Christian philosophy in piers plowman

Andrew Cole, Andrew Galloway

Research output: Chapter in Book/Report/Conference proceedingChapter

3 Scopus citations

Abstract

“Philosophye,” the English word, appears just twice in Piers Plowman, the second time brimming with chilly suspicion when we are told that Envy, a follower of Antichrist, “freres to philosophye he fond hem to scole” (20.295). Here, as throughout the poem and indeed generally in medieval culture, “philosophye” refers mostly to Hellenic and Roman (i.e., pagan) ideas, methods, and authorities not directly illuminated by Christian insight and principles. “Philosofres,” even once modified as “philosofres wise,” appear another four times, yet here again we find meanings familiar to the medieval Christian reception of the ancient disciplines. Popular penitential treatises like the Somme le Roi (c. 1280) state the problem very plainly: “Des. iiii. vertuz cardonnaus parlerent mout cil anciain phylosophe, mes li Sainz Esperiz les done mieuz et enseigne cent tans, si com dit Salemons ou liver de Sapience” – or as translated in the late fourteenth-century Book of Vices and Virtues, “of þe four cardinal vertues speken moche þe olde philosofres, but þe Holy Gost ?eueþ hem moche bettre and techeþ hem an hundred so well, as Salamon seiþ in þe boke of Wisdom.” Clearly, there is “philosophye,” and its academic magistri, and there are sacred truths and their Christian expositors.
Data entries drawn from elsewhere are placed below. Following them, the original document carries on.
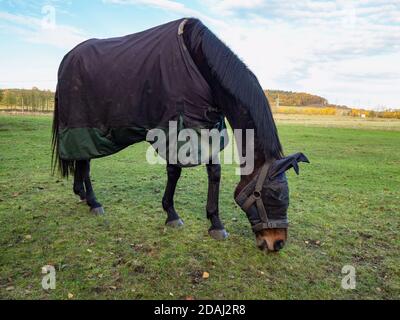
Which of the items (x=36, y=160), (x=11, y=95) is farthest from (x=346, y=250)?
Result: (x=11, y=95)

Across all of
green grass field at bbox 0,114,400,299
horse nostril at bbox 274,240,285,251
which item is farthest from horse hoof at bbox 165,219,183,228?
horse nostril at bbox 274,240,285,251

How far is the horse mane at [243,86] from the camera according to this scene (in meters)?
3.59

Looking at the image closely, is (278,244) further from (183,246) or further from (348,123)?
(348,123)

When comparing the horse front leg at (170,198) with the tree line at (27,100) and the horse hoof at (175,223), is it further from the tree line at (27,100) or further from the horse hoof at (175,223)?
the tree line at (27,100)

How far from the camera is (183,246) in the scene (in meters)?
4.05

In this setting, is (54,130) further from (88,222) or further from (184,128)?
(184,128)

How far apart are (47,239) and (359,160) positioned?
1094cm

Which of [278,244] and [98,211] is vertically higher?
[278,244]

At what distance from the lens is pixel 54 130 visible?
5.41 metres

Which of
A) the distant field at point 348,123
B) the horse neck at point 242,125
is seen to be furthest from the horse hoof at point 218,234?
the distant field at point 348,123

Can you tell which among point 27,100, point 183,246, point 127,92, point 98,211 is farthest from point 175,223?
point 27,100

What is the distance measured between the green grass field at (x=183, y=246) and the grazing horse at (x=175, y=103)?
36 cm

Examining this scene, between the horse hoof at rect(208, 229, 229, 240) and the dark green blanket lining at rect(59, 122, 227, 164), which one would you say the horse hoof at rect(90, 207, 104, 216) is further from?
the horse hoof at rect(208, 229, 229, 240)

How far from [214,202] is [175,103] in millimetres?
1360
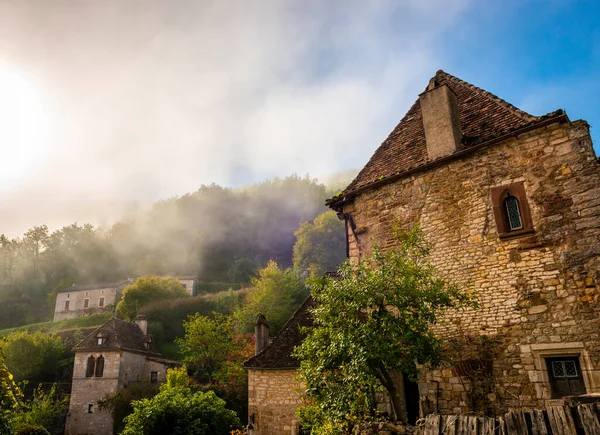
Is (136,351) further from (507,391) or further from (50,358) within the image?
(507,391)

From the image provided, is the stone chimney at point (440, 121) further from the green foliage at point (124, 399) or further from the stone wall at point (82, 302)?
the stone wall at point (82, 302)

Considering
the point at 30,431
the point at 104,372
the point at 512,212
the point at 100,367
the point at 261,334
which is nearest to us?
the point at 512,212

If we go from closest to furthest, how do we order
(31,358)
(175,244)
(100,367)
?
(100,367) < (31,358) < (175,244)

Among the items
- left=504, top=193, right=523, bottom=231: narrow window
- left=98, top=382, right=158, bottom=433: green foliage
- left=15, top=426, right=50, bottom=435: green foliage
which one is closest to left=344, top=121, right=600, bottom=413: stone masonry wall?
left=504, top=193, right=523, bottom=231: narrow window

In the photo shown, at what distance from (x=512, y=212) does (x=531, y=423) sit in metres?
5.04

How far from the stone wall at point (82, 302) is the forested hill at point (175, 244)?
6722 mm

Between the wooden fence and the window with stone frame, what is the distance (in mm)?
4516

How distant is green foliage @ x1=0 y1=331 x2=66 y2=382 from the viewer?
37.9 m

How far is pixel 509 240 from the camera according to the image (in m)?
8.02

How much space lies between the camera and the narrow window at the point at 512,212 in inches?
319

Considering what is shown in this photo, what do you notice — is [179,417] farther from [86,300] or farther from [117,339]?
[86,300]

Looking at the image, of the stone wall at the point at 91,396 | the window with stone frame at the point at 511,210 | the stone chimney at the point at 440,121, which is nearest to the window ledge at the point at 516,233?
the window with stone frame at the point at 511,210

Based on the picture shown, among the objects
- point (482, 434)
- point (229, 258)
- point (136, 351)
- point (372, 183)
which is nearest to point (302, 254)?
point (229, 258)

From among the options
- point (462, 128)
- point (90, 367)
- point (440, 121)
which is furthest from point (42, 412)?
point (462, 128)
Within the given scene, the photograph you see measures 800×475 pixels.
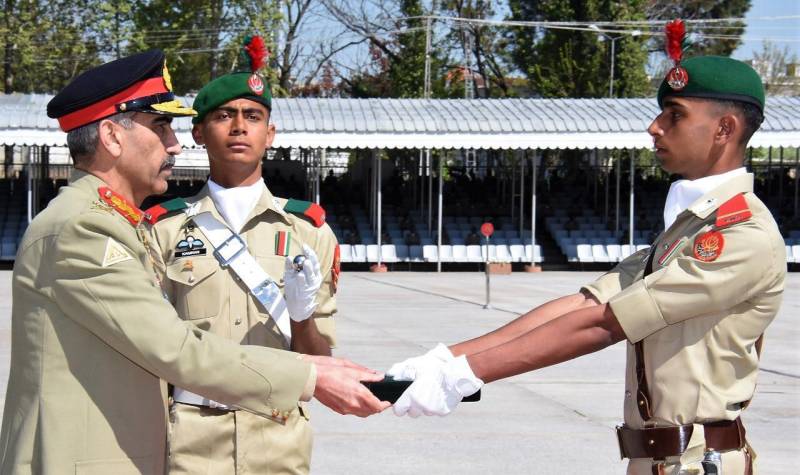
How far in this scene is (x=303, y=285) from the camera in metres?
3.76

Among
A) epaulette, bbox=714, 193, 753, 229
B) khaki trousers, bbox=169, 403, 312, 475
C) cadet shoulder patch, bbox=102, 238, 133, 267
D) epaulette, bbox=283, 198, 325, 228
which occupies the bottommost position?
khaki trousers, bbox=169, 403, 312, 475

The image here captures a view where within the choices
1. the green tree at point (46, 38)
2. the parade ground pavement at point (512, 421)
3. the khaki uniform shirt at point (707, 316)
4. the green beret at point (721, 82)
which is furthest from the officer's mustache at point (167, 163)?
the green tree at point (46, 38)

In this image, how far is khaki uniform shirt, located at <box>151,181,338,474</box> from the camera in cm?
373

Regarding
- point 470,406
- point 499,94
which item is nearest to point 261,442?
point 470,406

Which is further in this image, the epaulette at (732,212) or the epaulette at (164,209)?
the epaulette at (164,209)

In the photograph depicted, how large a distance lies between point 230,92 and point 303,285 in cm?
84

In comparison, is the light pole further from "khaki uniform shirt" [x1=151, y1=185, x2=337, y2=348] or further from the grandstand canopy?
"khaki uniform shirt" [x1=151, y1=185, x2=337, y2=348]

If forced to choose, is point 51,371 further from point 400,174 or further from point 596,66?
point 596,66

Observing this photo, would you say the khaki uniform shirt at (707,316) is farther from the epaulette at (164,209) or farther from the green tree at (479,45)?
the green tree at (479,45)

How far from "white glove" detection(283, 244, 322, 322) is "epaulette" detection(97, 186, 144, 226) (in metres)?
0.77

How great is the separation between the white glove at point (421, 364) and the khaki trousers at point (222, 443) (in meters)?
0.53

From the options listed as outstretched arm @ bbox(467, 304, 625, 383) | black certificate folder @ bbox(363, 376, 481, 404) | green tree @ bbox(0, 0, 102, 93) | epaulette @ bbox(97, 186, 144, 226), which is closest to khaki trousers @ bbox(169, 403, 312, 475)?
black certificate folder @ bbox(363, 376, 481, 404)

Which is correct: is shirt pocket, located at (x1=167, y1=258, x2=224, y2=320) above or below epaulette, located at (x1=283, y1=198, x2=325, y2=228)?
below

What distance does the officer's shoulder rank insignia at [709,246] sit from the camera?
10.2 feet
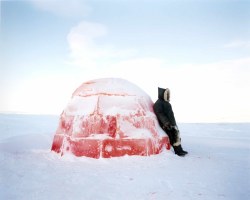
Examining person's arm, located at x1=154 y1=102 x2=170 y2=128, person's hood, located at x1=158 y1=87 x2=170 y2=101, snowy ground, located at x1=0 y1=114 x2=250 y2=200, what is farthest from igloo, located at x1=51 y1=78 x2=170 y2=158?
person's hood, located at x1=158 y1=87 x2=170 y2=101

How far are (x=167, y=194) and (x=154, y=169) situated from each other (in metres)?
1.42

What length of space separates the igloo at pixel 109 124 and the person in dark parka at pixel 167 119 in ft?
0.49

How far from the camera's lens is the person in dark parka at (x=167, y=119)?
23.7 ft

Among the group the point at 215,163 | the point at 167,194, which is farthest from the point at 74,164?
the point at 215,163

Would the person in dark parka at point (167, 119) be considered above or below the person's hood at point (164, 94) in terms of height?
below

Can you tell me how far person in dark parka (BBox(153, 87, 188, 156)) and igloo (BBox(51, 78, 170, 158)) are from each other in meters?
0.15

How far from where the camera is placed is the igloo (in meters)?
6.55

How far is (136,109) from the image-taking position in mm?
7129

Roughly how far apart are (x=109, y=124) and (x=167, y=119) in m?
1.60

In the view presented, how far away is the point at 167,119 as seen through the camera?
7391 millimetres

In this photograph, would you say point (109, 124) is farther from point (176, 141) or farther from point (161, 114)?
point (176, 141)

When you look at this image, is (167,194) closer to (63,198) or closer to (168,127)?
(63,198)

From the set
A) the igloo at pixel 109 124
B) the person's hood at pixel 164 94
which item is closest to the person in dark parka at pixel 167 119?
the person's hood at pixel 164 94

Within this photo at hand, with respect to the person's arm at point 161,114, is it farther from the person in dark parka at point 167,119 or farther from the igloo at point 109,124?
the igloo at point 109,124
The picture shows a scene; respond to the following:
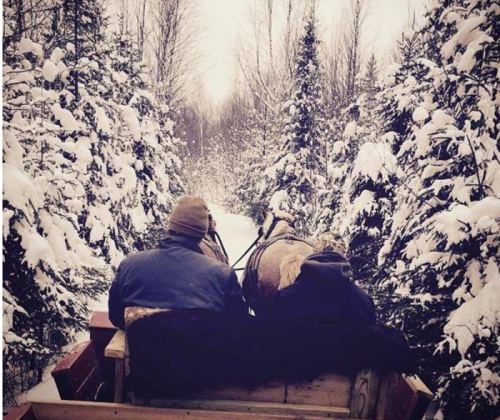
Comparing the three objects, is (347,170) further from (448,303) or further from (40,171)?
(40,171)

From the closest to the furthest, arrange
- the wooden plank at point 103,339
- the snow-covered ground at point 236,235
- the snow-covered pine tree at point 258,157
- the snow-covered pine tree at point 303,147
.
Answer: the wooden plank at point 103,339 < the snow-covered ground at point 236,235 < the snow-covered pine tree at point 303,147 < the snow-covered pine tree at point 258,157

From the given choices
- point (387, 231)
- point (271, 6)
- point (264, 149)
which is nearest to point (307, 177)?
point (264, 149)

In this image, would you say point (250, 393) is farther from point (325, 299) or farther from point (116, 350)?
point (116, 350)

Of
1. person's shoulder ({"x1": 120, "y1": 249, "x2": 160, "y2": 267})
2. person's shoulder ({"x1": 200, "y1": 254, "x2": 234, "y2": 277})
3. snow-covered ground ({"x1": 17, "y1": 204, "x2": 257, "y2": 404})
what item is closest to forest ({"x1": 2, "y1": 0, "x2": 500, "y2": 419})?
snow-covered ground ({"x1": 17, "y1": 204, "x2": 257, "y2": 404})

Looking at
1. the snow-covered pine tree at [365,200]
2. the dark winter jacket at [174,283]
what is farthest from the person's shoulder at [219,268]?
the snow-covered pine tree at [365,200]

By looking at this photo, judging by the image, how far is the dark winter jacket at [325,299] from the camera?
99.9 inches

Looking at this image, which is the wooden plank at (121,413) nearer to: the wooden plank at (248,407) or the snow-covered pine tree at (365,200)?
the wooden plank at (248,407)

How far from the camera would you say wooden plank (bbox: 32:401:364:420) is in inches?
86.7

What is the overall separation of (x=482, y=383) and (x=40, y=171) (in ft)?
13.9

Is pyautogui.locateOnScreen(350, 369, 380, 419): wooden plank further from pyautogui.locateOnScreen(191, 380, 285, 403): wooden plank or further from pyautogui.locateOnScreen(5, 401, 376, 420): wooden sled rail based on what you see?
pyautogui.locateOnScreen(191, 380, 285, 403): wooden plank

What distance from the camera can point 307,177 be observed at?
13.2 meters

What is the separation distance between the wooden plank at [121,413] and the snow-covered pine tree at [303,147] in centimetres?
1048

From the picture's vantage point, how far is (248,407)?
232cm

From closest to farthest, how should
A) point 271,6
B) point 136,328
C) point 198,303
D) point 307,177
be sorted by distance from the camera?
point 136,328, point 198,303, point 271,6, point 307,177
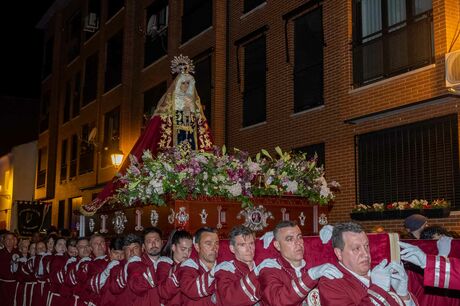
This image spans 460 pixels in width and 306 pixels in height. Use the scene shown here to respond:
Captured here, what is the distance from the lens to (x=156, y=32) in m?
22.1

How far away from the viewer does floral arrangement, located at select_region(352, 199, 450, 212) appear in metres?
10.5

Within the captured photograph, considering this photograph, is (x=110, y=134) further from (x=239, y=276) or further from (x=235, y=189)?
(x=239, y=276)

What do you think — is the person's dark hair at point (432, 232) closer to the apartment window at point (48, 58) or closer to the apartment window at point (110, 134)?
the apartment window at point (110, 134)

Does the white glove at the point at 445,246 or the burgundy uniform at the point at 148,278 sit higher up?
the white glove at the point at 445,246

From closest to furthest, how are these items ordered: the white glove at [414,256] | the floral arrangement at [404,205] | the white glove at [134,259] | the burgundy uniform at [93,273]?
the white glove at [414,256] → the white glove at [134,259] → the burgundy uniform at [93,273] → the floral arrangement at [404,205]

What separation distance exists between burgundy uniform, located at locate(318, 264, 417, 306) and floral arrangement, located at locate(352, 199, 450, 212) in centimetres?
657

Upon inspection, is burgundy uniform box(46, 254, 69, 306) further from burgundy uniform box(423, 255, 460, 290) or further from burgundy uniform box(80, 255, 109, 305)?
burgundy uniform box(423, 255, 460, 290)

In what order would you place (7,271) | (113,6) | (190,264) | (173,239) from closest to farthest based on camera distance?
(190,264) → (173,239) → (7,271) → (113,6)

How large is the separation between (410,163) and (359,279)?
24.8 ft

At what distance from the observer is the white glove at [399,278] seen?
436 centimetres

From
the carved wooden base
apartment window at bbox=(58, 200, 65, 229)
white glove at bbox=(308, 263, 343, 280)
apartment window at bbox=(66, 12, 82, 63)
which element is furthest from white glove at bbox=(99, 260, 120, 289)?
apartment window at bbox=(66, 12, 82, 63)

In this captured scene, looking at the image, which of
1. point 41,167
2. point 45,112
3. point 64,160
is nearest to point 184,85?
point 64,160

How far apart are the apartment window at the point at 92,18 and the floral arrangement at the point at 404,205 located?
1856cm

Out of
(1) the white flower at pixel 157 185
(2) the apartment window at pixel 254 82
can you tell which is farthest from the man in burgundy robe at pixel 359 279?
(2) the apartment window at pixel 254 82
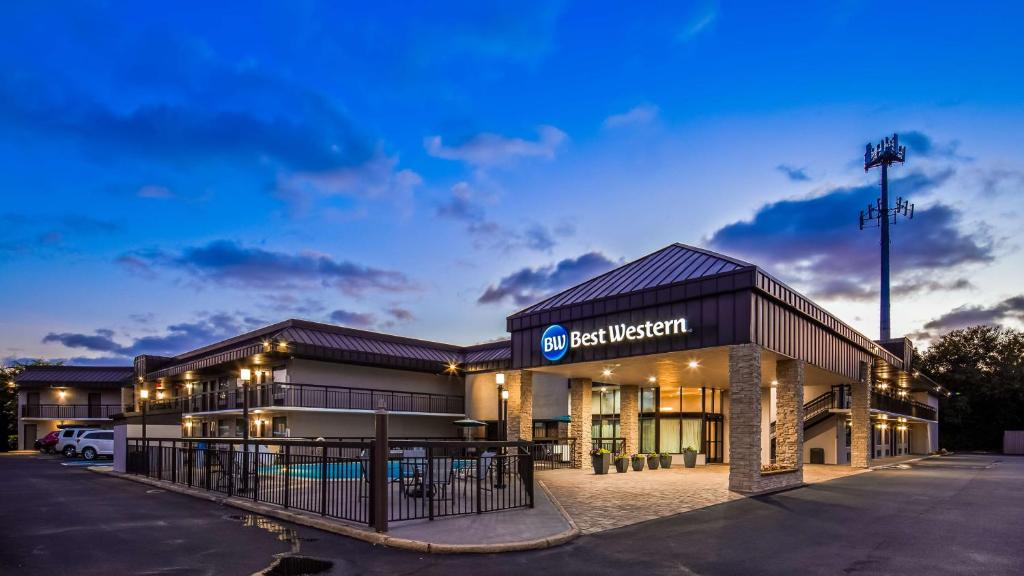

At best, “philosophye” (and “philosofres”) is seen to anticipate the true principles of Christianity; at worst – per the fellowships that Antichrist's factotum doles out to friars – it is a perversion from Christian teachings, exactly the kind of worldly thinking St. Paul condemns when he rails against “philosophy and vain deceit [philosophiam et inanem fallaciam], according to the tradition of man, according to the elements of the world [elementa mundi] and not according to Christ” (Col. 2:8). This is the same sapientia huius mundi (the wisdom of this world) (1 Cor. 1:20) that Langland's Imaginative reproves in his naming the traditions of “patriarkes and prophetes” as “but a folye” (12.137).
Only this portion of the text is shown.